Montgomery’s footsteps reverberated on the back porch. “Not a lot of crime here. Town’s pretty much the same as it was thirty years ago. The sheriff is a rule follower, but she’s not stupid.” Montgomery kept talking as he walked closer to the Star’s Tale and out of my hearing range.
I wanted to sneak after Montgomery, but the familiar whine of my mom’s car meant that Frankenstella had returned. I grabbed the broom and pretended I was still sweeping the kitchen floor. The car doors slammed, and a moment later Frankenstella thudded into the house.
“Remember anything yet?” Stella asked, barreling into the kitchen.
“No, ma’am.” I stood straight and didn’t fidget. “My mother never told me the alarm code.”

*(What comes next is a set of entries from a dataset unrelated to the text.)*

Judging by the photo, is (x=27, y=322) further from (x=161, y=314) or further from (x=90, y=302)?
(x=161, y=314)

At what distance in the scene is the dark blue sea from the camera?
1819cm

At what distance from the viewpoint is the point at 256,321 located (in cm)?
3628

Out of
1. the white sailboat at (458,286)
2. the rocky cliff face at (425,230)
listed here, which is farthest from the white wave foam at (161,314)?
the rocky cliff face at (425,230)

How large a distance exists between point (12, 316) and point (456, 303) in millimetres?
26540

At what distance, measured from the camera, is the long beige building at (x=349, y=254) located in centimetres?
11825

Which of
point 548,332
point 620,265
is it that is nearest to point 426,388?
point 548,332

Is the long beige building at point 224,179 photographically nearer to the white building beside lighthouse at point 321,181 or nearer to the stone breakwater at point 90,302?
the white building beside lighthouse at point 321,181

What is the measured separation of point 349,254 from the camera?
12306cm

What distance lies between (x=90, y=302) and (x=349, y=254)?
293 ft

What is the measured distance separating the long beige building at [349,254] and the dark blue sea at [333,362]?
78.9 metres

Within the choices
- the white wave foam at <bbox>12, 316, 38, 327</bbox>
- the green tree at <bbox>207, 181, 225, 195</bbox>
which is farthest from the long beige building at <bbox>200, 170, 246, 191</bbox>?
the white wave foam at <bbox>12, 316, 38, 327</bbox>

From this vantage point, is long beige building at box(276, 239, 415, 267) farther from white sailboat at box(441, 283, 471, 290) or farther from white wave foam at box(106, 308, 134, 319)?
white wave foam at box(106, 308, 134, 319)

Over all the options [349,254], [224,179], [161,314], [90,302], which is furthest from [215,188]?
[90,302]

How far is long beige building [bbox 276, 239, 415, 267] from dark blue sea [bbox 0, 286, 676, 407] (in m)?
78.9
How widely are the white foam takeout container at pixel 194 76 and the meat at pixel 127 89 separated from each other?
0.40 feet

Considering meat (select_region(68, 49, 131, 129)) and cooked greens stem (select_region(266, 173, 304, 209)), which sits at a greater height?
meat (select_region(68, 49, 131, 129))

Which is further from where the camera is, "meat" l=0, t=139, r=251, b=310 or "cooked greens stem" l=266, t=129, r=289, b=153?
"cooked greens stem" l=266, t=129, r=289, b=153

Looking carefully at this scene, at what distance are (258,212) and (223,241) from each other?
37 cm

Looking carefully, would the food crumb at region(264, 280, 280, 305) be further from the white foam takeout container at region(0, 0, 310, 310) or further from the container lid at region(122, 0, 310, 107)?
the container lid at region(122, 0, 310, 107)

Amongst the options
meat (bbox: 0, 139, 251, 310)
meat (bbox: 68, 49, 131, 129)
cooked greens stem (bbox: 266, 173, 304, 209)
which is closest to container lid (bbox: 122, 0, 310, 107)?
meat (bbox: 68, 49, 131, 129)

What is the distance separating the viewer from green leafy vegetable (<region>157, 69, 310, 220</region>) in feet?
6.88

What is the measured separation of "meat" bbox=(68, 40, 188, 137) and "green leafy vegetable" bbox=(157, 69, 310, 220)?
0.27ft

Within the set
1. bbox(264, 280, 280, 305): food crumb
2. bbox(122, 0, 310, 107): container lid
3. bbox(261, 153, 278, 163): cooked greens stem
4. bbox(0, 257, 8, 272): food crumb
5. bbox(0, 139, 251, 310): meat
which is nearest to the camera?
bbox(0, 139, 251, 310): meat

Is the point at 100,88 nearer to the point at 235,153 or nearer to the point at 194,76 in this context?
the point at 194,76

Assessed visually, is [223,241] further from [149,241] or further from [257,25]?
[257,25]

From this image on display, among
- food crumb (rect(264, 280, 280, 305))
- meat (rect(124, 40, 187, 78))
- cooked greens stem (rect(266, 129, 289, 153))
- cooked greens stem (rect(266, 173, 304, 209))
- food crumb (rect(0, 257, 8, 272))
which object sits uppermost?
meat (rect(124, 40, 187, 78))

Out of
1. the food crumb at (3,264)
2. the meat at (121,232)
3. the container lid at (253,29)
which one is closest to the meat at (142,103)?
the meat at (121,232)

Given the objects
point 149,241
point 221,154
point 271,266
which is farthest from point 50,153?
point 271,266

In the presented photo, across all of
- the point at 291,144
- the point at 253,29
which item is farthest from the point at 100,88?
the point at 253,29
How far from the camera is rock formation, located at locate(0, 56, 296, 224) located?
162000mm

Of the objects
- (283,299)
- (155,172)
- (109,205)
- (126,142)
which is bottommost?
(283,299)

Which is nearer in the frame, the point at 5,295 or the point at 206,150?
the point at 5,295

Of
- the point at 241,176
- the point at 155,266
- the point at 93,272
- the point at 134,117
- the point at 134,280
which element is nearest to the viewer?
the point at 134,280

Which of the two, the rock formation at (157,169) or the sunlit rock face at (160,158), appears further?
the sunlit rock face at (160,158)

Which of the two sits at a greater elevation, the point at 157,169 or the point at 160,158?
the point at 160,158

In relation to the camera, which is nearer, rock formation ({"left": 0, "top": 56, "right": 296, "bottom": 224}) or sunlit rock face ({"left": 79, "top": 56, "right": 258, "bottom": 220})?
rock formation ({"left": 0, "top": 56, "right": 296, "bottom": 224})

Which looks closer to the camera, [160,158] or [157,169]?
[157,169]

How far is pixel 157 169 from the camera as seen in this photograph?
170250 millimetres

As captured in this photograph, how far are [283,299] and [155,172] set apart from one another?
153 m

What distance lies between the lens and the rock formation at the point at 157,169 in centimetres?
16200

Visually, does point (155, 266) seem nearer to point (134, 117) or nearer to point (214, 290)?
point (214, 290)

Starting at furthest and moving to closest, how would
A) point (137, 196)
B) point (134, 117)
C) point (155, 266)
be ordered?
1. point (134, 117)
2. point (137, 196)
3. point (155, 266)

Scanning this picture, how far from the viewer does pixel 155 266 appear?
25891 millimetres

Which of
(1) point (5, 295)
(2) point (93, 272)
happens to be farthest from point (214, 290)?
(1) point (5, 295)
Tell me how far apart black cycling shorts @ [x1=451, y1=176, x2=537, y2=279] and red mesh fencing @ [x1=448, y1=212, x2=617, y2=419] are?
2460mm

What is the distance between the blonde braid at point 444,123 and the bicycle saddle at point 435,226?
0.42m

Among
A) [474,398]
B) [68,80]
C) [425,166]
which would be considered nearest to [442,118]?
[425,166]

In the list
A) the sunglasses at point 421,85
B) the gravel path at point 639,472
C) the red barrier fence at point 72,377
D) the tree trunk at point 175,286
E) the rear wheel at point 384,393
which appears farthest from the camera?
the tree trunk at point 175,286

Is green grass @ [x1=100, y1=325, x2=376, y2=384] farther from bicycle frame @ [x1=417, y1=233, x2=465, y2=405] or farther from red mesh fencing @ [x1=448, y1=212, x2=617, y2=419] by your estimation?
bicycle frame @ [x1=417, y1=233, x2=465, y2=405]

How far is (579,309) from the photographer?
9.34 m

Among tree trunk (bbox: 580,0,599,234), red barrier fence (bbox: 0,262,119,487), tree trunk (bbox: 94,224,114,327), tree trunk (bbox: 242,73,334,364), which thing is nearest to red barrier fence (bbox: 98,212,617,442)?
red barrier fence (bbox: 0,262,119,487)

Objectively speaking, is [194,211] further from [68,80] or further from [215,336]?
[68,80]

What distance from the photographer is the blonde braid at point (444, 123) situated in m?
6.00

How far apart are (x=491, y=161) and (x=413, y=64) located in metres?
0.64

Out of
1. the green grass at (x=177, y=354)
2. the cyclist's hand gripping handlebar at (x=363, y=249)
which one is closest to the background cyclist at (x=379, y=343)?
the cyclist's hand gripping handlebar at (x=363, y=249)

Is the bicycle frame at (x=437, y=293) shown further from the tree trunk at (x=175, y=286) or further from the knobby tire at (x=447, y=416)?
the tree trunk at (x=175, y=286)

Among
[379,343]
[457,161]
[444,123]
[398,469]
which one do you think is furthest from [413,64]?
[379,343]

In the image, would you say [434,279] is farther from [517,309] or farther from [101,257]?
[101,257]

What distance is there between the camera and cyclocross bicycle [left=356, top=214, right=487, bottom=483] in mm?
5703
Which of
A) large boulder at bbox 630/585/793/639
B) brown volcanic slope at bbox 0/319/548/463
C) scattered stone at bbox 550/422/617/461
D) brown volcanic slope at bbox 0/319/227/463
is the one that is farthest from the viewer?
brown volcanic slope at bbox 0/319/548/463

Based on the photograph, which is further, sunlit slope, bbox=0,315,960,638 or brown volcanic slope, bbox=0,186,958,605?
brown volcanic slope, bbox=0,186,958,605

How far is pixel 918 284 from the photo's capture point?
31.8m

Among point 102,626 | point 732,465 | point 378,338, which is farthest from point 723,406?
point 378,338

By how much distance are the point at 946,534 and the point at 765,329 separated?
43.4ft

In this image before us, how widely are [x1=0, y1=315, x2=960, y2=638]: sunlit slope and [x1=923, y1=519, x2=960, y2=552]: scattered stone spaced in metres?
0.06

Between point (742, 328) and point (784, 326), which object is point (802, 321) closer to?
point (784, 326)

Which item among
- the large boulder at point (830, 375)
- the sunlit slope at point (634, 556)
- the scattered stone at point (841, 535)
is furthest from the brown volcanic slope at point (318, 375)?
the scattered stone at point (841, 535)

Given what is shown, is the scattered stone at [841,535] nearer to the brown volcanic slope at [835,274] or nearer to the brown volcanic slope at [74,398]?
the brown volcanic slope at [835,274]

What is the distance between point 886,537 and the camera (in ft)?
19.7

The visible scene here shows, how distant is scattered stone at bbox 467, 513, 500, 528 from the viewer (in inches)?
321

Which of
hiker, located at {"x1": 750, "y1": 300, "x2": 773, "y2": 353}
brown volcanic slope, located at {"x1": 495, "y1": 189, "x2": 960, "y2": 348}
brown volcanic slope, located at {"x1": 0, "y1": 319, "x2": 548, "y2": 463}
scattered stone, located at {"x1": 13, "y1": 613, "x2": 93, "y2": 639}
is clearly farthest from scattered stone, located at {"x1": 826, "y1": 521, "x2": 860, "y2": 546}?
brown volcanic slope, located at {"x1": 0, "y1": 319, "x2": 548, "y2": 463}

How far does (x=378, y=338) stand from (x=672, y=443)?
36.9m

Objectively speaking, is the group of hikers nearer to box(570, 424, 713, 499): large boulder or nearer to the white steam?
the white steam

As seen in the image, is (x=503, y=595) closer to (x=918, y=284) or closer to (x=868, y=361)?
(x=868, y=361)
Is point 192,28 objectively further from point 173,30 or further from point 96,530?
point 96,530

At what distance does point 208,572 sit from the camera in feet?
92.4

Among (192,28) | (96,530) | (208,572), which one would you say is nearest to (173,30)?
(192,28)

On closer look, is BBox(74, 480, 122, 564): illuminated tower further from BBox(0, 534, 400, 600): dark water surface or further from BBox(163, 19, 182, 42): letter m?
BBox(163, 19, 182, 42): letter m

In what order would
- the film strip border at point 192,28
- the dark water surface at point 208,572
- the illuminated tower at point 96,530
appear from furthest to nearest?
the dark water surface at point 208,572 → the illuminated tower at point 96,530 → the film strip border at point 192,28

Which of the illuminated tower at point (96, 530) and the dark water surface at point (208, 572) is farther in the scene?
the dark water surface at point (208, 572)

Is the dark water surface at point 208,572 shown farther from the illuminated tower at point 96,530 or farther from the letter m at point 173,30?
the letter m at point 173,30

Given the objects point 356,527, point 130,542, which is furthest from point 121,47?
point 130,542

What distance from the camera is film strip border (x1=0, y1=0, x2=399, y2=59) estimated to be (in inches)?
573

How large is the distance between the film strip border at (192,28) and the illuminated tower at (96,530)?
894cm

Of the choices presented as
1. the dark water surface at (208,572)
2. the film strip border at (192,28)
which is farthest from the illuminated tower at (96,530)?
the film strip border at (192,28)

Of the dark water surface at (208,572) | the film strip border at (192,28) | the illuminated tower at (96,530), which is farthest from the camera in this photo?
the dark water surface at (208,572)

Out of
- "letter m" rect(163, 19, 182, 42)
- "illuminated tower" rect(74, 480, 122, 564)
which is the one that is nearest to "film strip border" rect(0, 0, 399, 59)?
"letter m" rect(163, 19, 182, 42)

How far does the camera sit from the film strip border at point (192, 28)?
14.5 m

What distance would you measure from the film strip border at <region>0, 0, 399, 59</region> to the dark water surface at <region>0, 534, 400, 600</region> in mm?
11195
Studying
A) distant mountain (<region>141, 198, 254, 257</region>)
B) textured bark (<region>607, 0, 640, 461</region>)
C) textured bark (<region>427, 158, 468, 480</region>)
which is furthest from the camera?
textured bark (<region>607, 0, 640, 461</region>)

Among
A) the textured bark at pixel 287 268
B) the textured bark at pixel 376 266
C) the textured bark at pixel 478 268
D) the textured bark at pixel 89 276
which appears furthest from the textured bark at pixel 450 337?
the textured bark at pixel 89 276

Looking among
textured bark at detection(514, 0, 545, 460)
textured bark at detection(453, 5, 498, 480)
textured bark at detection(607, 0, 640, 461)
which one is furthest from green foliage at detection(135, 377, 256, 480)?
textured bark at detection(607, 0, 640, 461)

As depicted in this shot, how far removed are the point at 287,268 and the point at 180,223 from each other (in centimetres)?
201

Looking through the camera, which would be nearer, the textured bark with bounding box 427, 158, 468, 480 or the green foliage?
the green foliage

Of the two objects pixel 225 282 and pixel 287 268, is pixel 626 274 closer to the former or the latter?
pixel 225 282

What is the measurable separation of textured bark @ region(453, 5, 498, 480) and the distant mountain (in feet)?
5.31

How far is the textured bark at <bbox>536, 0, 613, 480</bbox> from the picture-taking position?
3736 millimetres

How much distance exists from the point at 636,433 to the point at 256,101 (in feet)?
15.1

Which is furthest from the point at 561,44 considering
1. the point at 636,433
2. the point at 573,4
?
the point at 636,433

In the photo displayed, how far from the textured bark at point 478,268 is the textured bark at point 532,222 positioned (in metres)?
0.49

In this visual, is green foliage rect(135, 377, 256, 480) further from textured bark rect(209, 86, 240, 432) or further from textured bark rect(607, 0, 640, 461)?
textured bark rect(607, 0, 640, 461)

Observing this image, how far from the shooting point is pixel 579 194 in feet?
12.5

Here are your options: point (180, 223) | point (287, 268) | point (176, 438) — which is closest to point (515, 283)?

Stella eyed my legs, and asked, “How did you get so filthy?”
I looked down at my pink sweatpants, now brown and grubby. “I was doing laundry.” To cut off further questioning, I returned to the basement and waited until the dryer buzzed.
As I was making my way into the kitchen with the clothes basket, Stella pursed her lips. “Take a shower before dinner.”
“And hurry up,” Frank snapped as he dumped deli food onto serving plates.
“Five minutes,” Stella added.
Is five minutes the only time interval the woman knows?
The aroma of rotisserie chicken caused my stomach to growl as I stomped out of the room and leapt up the stairs.
Oh, joy. When I turned the corner at the top of the staircase, I could see that Victoria was already reclining on my bed. Her air mattress lay on the other side of the room. She had my glittery pumpkin next to her on my bedspread. I quickly looked around my room. The invisible Rules, the world map, the origami solar system, the fourteen plastic sunflowers — everything was in its proper place, except for the pumpkin. I picked it up and returned it to its rightful place on my dresser, next to the sunflowers.
“Ready yet?” Victoria was furiously typing away on a tiny laptop.
“No.” Was everyone in the Frankenstella family impatient all the time? “I have to shower first.”
“Obviously.” She cast a disdainful glance in my direction. “Why won’t my web page load?”
“The mountain,” I said.
“What does that chunk of rock have to do with the Internet?”
I skipped the lecture that Mount Rainier was actually considered one of the world’s most dangerous volcanoes, and at more than fourteen thousand feet high, it was way bigger than a chunk. “Some days it casts a weather shadow, and the Internet can’t get through,” I told her. A half-accurate answer, but I had five minutes to shower and I wasn’t going to waste any more of it. Besides, what would I say? In reality, my parents had high-tech shielding around the house that allowed cell phones to work, but screened all Internet traffic through a super-secret encoded transmission thingy. I obviously couldn’t tell Victoria that.
“I need to show you what we’re going to do.” Victoria tried a different web address.
“What do you mean?”
“The audition for the show. All the rules are on their site.” She tried reloading the page, but nothing happened. “Silverton sucks.”
“Four minutes.” Stella’s voice bellowed up from the first floor. She could count backward, I’ll give her that.
“Later.” I grabbed some warm clothes from the laundry basket and ran into the bathroom.